The 43 members of the National Floorcovering Alliance (NFA) opened their spring meeting at the Grand Hyatt in Vail, Colorado, with roundtable discussions aimed at making their businesses more proficient and profitable amid ever-changing market conditions: rising inflation, supply chain woes, a lack of qualified workers, pricing challenges, and maintaining margins.
"At this meeting, we spent more time talking about operations—operations, innovation, IT solutions, equipment efficiency, warehouse efficiency,” said NFA Board President Jason McSwain of Ohio-based McSwain Carpets & Floors. “How do we bring more of that to the group to really help them move their business forward and elevate their business above somebody else in their market?"
“The focus was what steps we can take back from the meeting around making our business more efficient—what’s our competitive advantage?” added Dan Mandel, owner and president, Sterling Carpet & Flooring.
Tom Lape, special advisor, Mohawk Industries, gave the group a worldview on what to anticipate in the year to come.
“We’re on a 12-year expansion—that’s unheard of in our lifetime,” said Dave Chambers, director of flooring, Nebraska Furniture Mart.
“One word that I keep hearing is ‘stagflation’," said Raffi Sarmazian, managing director, Sarmazian Brothers Flooring in Toronto, Canada. “High inflation rates go up, demand goes down or slows, and then unemployment increases. Then things just kind coast along for a while. I hope things don't get that hard, but then our worker shortage—that won't be a thing.”
Rising inflation is putting the dealers on alert, since they know all too well the impact The Great Recession, which lasted from December 2007 to June 2009, had on business. It was the longest economic downturn since World War II.

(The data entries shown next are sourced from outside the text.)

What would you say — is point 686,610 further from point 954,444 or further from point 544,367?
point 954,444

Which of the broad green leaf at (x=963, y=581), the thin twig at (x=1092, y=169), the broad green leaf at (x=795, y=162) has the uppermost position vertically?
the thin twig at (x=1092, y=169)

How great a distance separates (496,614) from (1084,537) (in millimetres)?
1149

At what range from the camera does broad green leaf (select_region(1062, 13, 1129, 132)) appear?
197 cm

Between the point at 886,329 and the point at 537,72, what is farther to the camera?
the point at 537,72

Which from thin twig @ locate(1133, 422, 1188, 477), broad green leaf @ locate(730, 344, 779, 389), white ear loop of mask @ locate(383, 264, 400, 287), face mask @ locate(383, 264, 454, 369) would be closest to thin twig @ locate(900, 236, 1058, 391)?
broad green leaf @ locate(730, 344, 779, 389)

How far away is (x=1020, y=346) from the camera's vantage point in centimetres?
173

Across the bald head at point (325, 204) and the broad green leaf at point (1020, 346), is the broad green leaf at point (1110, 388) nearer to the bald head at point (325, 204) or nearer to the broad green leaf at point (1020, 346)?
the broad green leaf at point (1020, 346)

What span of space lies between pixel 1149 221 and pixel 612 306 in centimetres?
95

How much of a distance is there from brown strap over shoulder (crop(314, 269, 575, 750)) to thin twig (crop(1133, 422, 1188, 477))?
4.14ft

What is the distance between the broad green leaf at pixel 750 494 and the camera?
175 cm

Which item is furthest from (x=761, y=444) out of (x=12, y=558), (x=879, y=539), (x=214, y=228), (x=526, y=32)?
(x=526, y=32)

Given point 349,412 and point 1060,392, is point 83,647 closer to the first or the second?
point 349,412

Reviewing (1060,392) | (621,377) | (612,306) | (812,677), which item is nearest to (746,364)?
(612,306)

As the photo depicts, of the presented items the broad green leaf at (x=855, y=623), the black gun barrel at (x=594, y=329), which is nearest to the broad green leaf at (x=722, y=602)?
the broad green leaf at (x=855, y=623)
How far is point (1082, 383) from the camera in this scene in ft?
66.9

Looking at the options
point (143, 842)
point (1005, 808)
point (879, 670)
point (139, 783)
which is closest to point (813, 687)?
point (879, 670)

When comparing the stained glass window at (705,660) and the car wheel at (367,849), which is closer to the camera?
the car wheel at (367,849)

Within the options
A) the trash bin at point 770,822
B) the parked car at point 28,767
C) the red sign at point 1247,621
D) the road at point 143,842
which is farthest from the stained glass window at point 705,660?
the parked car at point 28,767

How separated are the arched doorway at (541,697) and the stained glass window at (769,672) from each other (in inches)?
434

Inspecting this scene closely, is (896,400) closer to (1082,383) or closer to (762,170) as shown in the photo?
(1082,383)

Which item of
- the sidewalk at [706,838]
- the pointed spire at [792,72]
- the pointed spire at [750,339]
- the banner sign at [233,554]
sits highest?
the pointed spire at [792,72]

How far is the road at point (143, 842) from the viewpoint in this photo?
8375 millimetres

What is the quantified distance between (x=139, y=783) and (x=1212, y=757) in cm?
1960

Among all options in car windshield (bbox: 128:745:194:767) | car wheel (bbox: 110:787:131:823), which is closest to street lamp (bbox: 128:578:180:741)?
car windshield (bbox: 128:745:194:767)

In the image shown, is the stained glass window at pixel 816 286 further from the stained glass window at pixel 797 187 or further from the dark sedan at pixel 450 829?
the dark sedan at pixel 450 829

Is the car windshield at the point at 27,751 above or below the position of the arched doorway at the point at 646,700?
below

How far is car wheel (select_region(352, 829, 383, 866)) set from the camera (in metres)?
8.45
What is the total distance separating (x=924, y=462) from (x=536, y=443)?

“We’re not saying the R-word,” said Deb DeGraaf, owner and president of Michigan-based DeGraaf Interiors. “But one of the things that we learned, and I remember going through that, is you can't retract on your staff. You gotta run lean, and I think COVID set the stage for running lean, and we'll be able to carry that into the R-word if that ends up happening. We have to rely on technology and efficiency.”
Today, technology and efficiency for NFA dealers means they are exploring systems that improve inventory management, accounting, pricing, estimating and marketing automation.
“If we have the recession, it would be a horrible thing, but they're necessary every once in a while just to shake out the chaff—it’s a correction,” said Larry Flick, president, The Floor Store, which has nine locations in the Greater Bay Area. “We survived and it really shook out literally 40% of the competition, and it set us up for a great 12-year run.”
While commercial business is still slow in channels like workplace, the NFA retailers are relying on the residential housing market to grow their businesses.
"That's really keeping things going and the projections are all strong," Sarmazian said. "There's a shortage of supply. The cost of ownership is going up, so affordability is becoming more of an issue, and that makes it a little challenging, but all our builders are like us: busy. Their outlook for years is all just growth."